STORED RECORDS ::
◇ ◇ ◇

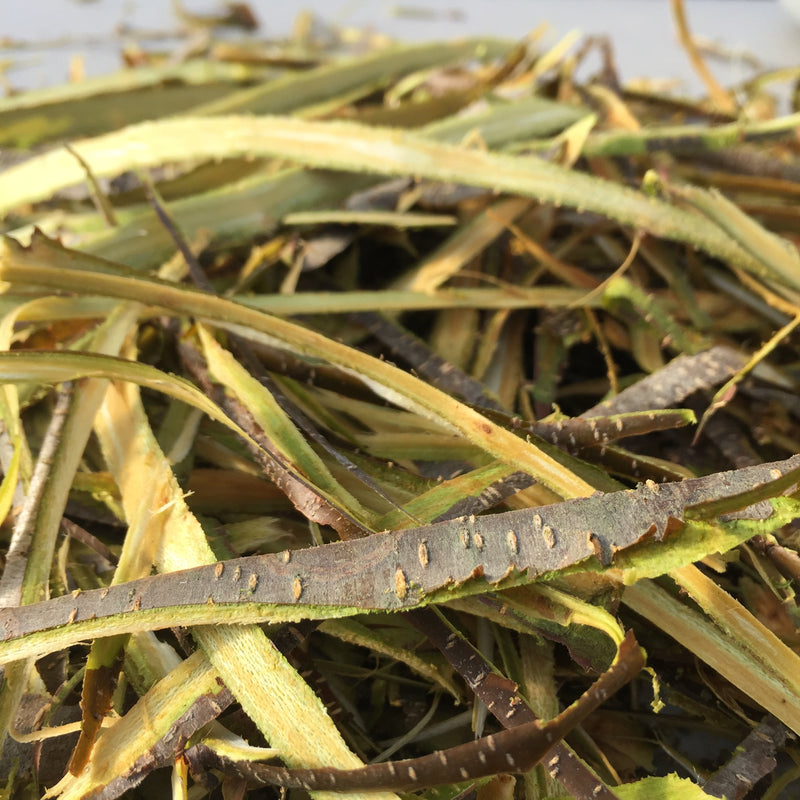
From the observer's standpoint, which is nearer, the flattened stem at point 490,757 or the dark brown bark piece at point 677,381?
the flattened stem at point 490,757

◇ ◇ ◇

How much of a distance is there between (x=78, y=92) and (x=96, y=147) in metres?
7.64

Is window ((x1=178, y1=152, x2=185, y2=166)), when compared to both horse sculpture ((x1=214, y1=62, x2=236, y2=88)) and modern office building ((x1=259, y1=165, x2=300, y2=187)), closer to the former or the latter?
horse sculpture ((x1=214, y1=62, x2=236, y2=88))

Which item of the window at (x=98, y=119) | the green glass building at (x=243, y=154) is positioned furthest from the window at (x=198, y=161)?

◇ ◇ ◇

PROBLEM TO SOLVE :: Copy the material word for word, starting at the line with "Is window ((x1=178, y1=152, x2=185, y2=166)), when" and ending with the line with "Which item of", both of those lines included.

THE RESULT ::
Is window ((x1=178, y1=152, x2=185, y2=166)), when compared to both horse sculpture ((x1=214, y1=62, x2=236, y2=88)) and modern office building ((x1=259, y1=165, x2=300, y2=187)), closer to the former or the latter?
horse sculpture ((x1=214, y1=62, x2=236, y2=88))

Which item of the window at (x=98, y=119) | the green glass building at (x=243, y=154) is positioned furthest from the window at (x=198, y=161)?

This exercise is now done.